● Exercise directions:
Whenever a line in the data holds the string "AwsWafIntegration", copy that line.
** Supplied data follows **
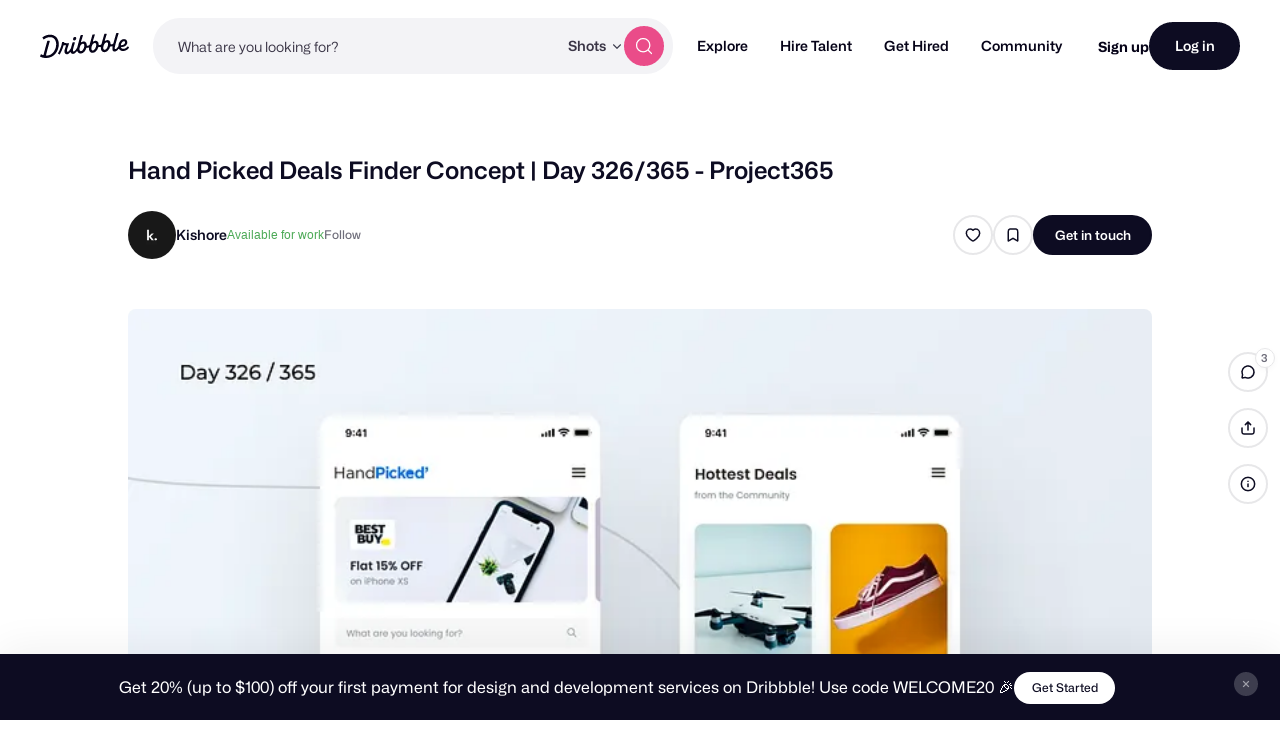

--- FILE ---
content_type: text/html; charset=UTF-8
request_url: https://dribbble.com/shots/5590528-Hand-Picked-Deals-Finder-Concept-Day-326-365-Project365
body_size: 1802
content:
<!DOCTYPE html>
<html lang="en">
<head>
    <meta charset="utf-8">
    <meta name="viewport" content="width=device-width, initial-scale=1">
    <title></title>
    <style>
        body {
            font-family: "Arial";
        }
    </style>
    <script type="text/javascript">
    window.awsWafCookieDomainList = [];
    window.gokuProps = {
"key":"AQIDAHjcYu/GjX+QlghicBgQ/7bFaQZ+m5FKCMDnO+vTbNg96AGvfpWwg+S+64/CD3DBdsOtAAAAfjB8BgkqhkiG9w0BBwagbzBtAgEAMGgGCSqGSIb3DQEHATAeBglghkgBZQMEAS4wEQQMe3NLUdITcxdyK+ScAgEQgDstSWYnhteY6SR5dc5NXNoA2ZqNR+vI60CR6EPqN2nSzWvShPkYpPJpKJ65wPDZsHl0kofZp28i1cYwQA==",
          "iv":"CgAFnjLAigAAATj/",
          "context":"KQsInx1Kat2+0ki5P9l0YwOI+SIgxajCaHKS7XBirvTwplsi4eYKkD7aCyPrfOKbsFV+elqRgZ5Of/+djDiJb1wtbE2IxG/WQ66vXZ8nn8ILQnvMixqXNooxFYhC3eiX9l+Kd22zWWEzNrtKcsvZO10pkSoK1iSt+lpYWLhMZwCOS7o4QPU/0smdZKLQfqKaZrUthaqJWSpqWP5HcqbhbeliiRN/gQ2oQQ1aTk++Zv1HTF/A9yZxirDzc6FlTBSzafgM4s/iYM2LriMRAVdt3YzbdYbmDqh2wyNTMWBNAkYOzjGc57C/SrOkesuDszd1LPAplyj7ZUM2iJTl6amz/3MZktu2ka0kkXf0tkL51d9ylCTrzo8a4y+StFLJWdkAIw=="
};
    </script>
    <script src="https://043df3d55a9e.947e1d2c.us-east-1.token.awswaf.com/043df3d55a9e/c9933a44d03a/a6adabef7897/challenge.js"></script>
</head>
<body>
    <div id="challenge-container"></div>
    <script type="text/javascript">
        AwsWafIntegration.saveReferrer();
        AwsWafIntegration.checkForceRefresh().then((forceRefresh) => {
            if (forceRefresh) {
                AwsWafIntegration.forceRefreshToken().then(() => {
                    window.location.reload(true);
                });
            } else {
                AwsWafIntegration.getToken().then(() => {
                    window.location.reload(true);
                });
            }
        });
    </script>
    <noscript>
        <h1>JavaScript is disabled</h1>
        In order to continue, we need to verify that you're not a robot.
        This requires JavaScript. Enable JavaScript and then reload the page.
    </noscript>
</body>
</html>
** End of Supplied data **
** Supplied data follows **
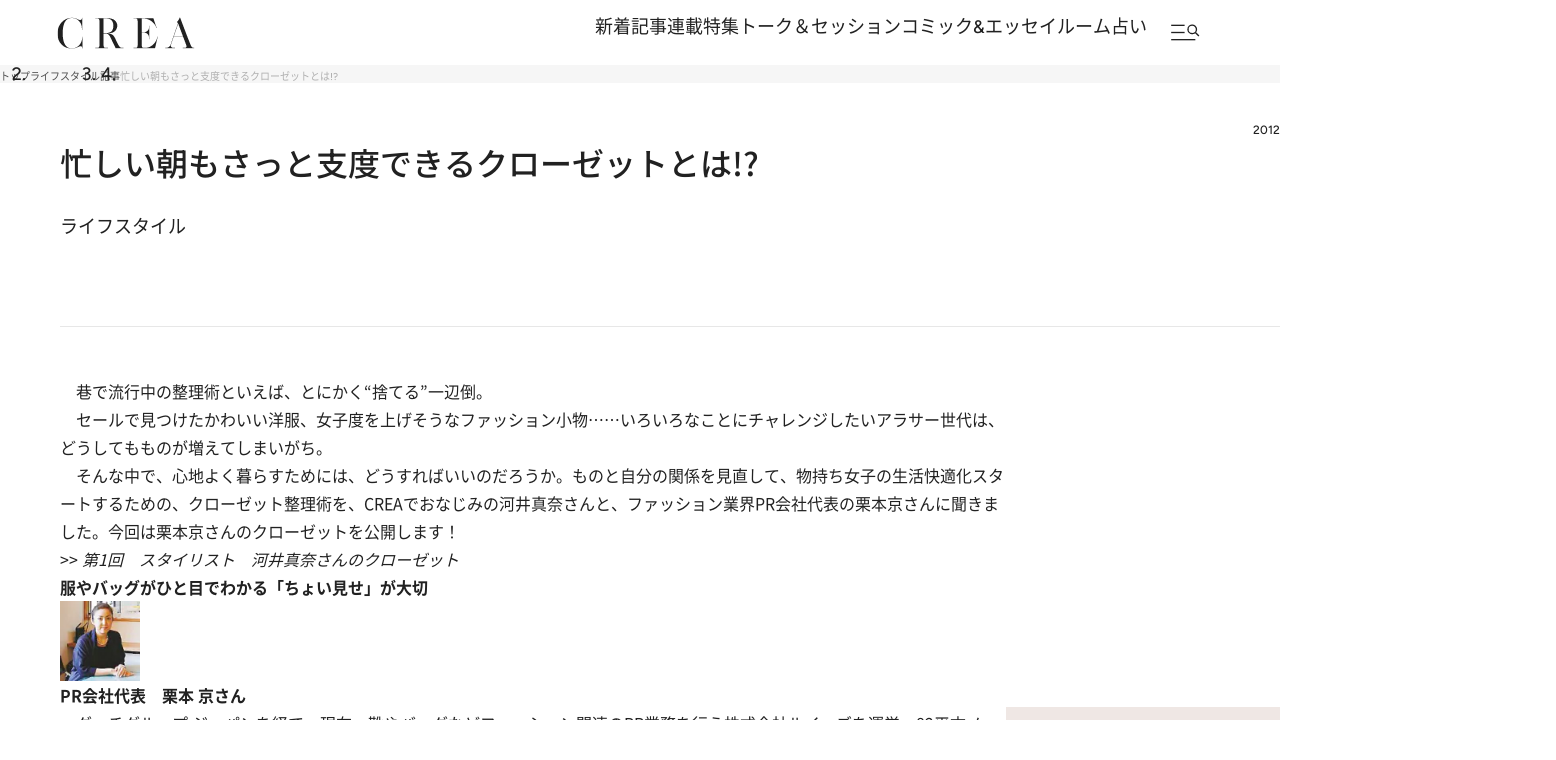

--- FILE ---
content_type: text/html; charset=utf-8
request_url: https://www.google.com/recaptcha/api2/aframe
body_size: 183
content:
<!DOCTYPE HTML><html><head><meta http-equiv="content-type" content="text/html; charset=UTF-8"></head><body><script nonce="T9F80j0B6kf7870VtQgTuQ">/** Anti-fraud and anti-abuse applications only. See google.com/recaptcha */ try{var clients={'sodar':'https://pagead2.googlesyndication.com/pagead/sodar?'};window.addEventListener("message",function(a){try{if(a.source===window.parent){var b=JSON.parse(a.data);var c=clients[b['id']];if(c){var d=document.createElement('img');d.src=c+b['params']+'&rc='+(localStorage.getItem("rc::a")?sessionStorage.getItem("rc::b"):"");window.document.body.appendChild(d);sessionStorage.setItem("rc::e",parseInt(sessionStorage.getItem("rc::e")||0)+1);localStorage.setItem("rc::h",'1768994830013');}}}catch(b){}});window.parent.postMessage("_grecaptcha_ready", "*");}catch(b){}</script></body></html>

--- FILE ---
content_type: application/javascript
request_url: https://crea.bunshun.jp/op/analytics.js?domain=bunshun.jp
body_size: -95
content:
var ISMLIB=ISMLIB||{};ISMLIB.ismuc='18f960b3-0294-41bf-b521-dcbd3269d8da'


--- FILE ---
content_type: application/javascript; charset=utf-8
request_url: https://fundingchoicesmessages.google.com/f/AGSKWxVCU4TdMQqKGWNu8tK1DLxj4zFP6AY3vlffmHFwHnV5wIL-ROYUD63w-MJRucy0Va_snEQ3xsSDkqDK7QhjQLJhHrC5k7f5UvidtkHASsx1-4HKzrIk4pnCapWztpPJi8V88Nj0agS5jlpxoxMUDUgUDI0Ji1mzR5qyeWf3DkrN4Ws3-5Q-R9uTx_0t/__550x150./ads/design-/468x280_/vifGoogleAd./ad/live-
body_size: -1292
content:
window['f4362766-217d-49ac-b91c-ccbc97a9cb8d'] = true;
** End of Supplied data **
● Written answer:
        AwsWafIntegration.saveReferrer();
        AwsWafIntegration.checkForceRefresh().then((forceRefresh) => {
                AwsWafIntegration.forceRefreshToken().then(() => {
                AwsWafIntegration.getToken().then(() => {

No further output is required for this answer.